Project Overview
This project demonstrates how raw e-commerce transactional data can be transformed into a structured analytical warehouse. The source dataset was extracted from CSV files, cleaned using Python, and loaded into PostgreSQL using star schema modelling.
To improve efficiency, a watermark-based incremental loading process was implemented so future runs load only newly arrived records.
Dataset Summary
- 128,975 total sales records
- Order date, amount, category, quantity
- State and location information
- Order status and fulfilment mode
- Currency and B2B/B2C indicators
Warehouse Schema Design
The warehouse uses dimensional modelling with one central fact table and supporting dimensions.
- fact_sales
- dim_date
- dim_product
- dim_location
- dim_order_status
- dim_fulfillment
- etl_watermark
ETL Pipeline Execution
The ETL pipeline extracts data, cleans records, loads dimensions, inserts facts, and updates the watermark table.
python main.py
The initial execution loaded all dimension tables and inserted 128,975 rows into the fact table successfully.
Fact Table Loaded Data
Below is a sample preview of the populated fact_sales table with surrogate keys and measures.
Validation Checks
Counts were verified after loading to ensure successful warehouse population.
Incremental Loading using Watermark
A watermark table stores the latest loaded business date. During subsequent executions, only records after the saved date are inserted.
Next Runs → Only New Rows
Reduced Processing Time
Business Insights
SQL queries were executed on the warehouse to identify revenue-driving categories.

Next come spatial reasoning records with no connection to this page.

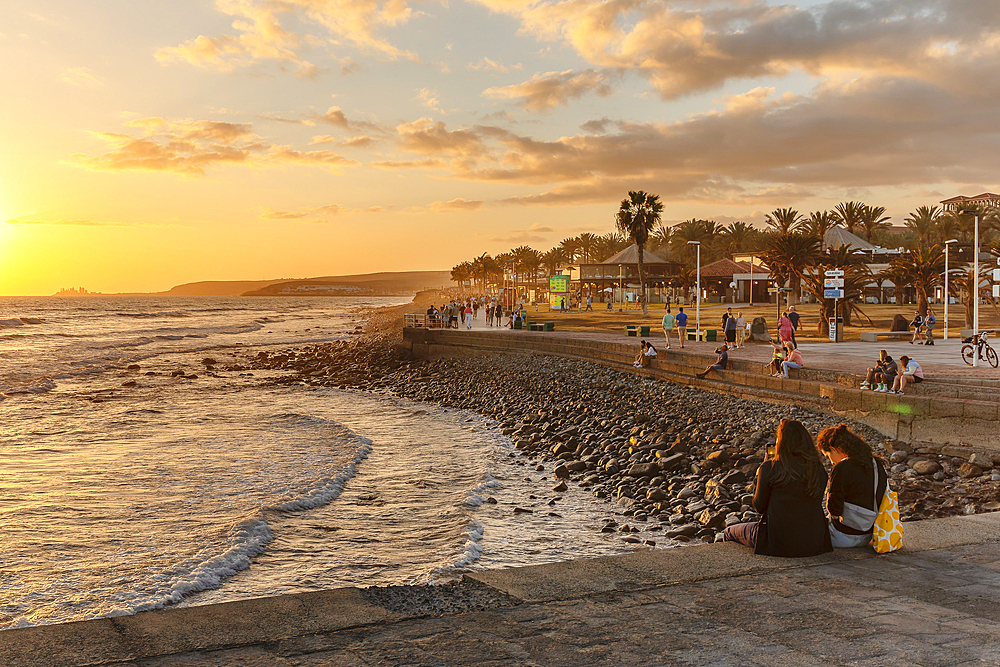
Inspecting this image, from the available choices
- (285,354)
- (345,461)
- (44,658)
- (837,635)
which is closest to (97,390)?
(285,354)

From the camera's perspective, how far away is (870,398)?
1383 cm

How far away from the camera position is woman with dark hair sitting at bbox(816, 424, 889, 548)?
17.6ft

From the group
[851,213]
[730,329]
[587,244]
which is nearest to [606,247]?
[587,244]

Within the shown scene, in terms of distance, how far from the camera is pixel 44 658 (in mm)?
3600

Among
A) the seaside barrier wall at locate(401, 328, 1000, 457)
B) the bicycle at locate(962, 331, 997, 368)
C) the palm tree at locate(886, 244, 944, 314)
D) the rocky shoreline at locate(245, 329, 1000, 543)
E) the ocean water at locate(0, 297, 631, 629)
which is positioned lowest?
the ocean water at locate(0, 297, 631, 629)

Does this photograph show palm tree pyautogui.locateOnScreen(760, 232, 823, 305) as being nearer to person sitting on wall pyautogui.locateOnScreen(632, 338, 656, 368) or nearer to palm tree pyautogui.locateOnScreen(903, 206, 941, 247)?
person sitting on wall pyautogui.locateOnScreen(632, 338, 656, 368)

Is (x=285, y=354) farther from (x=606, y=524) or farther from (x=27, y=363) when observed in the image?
(x=606, y=524)

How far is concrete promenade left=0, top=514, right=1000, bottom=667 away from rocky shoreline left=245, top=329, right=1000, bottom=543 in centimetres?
439

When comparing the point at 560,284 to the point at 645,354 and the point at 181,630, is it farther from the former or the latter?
the point at 181,630

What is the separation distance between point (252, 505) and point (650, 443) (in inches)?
316

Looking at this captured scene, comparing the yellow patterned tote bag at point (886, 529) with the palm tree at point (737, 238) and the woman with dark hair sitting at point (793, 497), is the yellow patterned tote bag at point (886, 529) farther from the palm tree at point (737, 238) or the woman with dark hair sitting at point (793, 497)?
the palm tree at point (737, 238)

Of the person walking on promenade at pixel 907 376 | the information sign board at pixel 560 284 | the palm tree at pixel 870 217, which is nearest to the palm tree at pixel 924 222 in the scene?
the palm tree at pixel 870 217

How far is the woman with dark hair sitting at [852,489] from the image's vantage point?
535 centimetres

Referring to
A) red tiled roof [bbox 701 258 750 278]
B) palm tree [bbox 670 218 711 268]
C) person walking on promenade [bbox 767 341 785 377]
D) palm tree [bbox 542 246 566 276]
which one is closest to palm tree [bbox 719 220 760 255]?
palm tree [bbox 670 218 711 268]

- Set category generated highest sales revenue
- Kurta ranked second
- Western Dress performed strongly
- Traditional categories had lower demand
Technologies Used
- Python
- Pandas
- PostgreSQL
- pgAdmin
- SQLAlchemy
- GitHub Pages
Learning Outcomes
- Practical ETL pipeline development
- Star schema implementation
- Fact and dimension loading
- Incremental processing strategy
- Analytical SQL reporting
Conclusion
This project provided practical understanding of real-world data engineering concepts such as ETL automation, dimensional modelling, warehouse querying, and incremental data loading.
It demonstrates how raw operational data can be converted into reliable analytical systems for business decision-making.